== ENTRIES PROVIDED

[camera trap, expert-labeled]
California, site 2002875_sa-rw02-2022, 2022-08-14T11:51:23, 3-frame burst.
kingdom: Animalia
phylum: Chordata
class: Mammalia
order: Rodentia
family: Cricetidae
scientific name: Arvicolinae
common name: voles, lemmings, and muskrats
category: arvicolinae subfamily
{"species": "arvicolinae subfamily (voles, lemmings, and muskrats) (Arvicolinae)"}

====

PROBLEM DETAILS: Line by line, set the records above down again exactly.

ANSWER SPACE:
[camera trap, expert-labeled]
California, site 2002875_sa-rw02-2022, 2022-08-14T11:51:23, 3-frame burst.
kingdom: Animalia
phylum: Chordata
class: Mammalia
order: Rodentia
family: Cricetidae
scientific name: Arvicolinae
common name: voles, lemmings, and muskrats
category: arvicolinae subfamily
{"species": "arvicolinae subfamily (voles, lemmings, and muskrats) (Arvicolinae)"}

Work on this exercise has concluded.